I'm holding losing position in ARE. Government cutbacks in funding research, firing NIH employees, etc. may limit demand for AME research facilities. I'm holding the pharma stocks I have and ARE, but not willing to add more right now.

Still holding INMD, FMC, UPS. Teency add to MTW tracking position. Also SIRI (Sirius XM). JXN, CLF.

I like AER (aircraft lessor) at current price. Small add to a small position. Looking to start BA (Boeing) if it'll drop closer to low.

Been adding to CCL (Carnival). Bookings seem to be fine.

Will likely add more PLM around this level.

As you add to chemicals DD, DOW, I add (a little to LYB (tracking position). I suspect there might be a problem with LYB though if enough of its feedstock (oil) comes from S. America.

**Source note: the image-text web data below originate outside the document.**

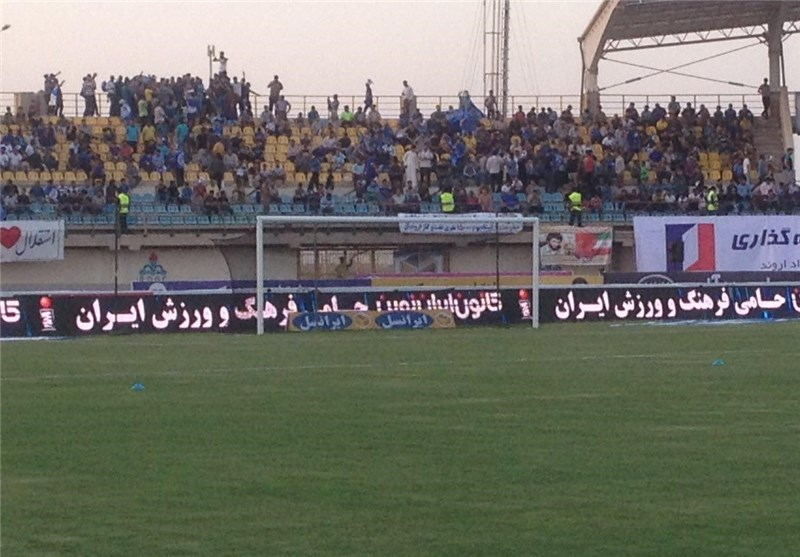 دروازه ورزشگاه خرمشهر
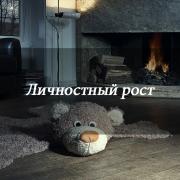 Lichnost_rost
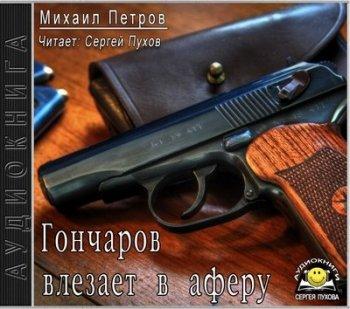 Михаил Петров - Приключения Гончарова 1. Гончаров влезает в аферу (2021) МР3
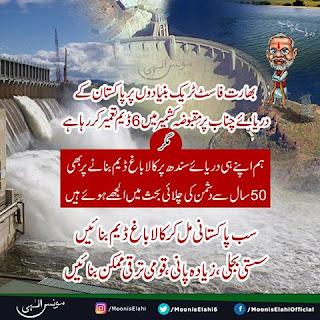 Build KalaBagh dam to reduce power cuts & water problems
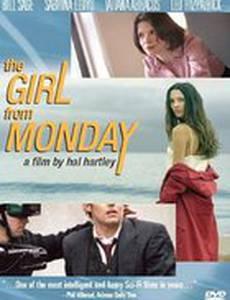 Девушка из понедельника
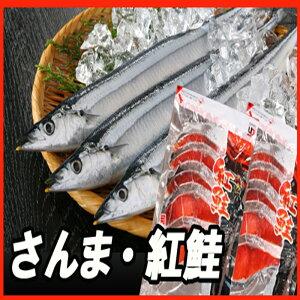 【ふるさと納税】甘塩紅鮭5切×2P、生さんま5尾×2P A-30017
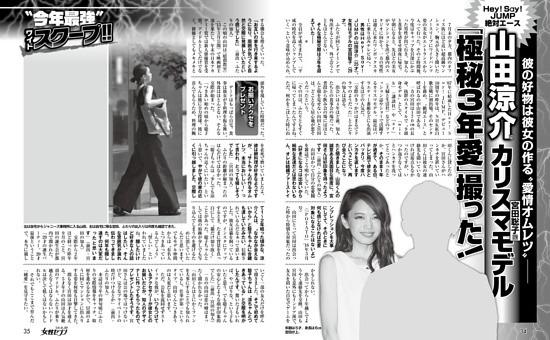 山田涼介 カリスマモデル「極秘3年愛」撮った!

To: E_K_S who wrote (77388)4/8/2025 10:19:23 AM
From: Paul Senior  Respond to of 78476
 
FMC. Tad more add this morning to my tracking position. Insider buying around this price, good div. (as of today, anyway), profitable, relatively low p/e.



To: E_K_S who wrote (77388)4/17/2025 6:48:17 PM
From: E_K_S  Respond to of 78476
 
RE: Alexandria Real Estate Equities

Despite this News about cuts, I continued to add to ARE w/ a 15% add to my position I am building; I am looking for a minimum 30% CAGR in 18 months (or a $115/share price target); 6.79% dividend while you wait.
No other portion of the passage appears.